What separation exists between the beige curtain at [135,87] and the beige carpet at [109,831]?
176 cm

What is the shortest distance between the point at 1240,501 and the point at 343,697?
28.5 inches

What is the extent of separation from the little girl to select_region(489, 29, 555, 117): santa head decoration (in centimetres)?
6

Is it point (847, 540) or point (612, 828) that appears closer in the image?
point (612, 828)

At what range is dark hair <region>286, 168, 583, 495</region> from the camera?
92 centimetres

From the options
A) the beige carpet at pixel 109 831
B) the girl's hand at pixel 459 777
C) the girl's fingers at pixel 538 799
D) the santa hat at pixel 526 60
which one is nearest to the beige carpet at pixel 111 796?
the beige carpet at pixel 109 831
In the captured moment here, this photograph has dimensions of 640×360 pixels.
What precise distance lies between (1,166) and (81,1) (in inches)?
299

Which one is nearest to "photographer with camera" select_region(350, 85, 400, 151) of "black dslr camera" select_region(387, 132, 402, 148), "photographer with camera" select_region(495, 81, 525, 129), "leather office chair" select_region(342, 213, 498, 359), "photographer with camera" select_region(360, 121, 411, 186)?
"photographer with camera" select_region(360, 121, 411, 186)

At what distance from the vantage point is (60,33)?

_ _ _ _ _

Extract every line of the records above word for word, preserving their original order.

What separation exists between the beige curtain at [135,87] and the beige carpet at [109,831]?
176 cm

What is the shortest distance between the point at 1240,501 and the point at 343,697?
28.5 inches

What is the extent of separation from the little girl to select_region(489, 29, 555, 117): santa head decoration (in centimetres)?
6

Is it point (847, 540) or point (612, 828) that appears closer in the image?
point (612, 828)

At what range is dark hair <region>286, 168, 583, 495</region> from the camera?
92 centimetres

From the options
A) the beige carpet at pixel 109 831
B) the girl's hand at pixel 459 777
C) the girl's fingers at pixel 538 799
D) the santa hat at pixel 526 60
which one is nearest to the beige carpet at pixel 111 796?
the beige carpet at pixel 109 831
In the captured moment here, this photograph has dimensions of 640×360 pixels.
What precise distance lies between (1,166) and (81,1) (in inches)?
299

Which one is nearest to "photographer with camera" select_region(350, 85, 400, 151) of "black dslr camera" select_region(387, 132, 402, 148), "photographer with camera" select_region(495, 81, 525, 129), "leather office chair" select_region(342, 213, 498, 359), "photographer with camera" select_region(360, 121, 411, 186)?
"photographer with camera" select_region(360, 121, 411, 186)

At what distance from the vantage point is (60,33)?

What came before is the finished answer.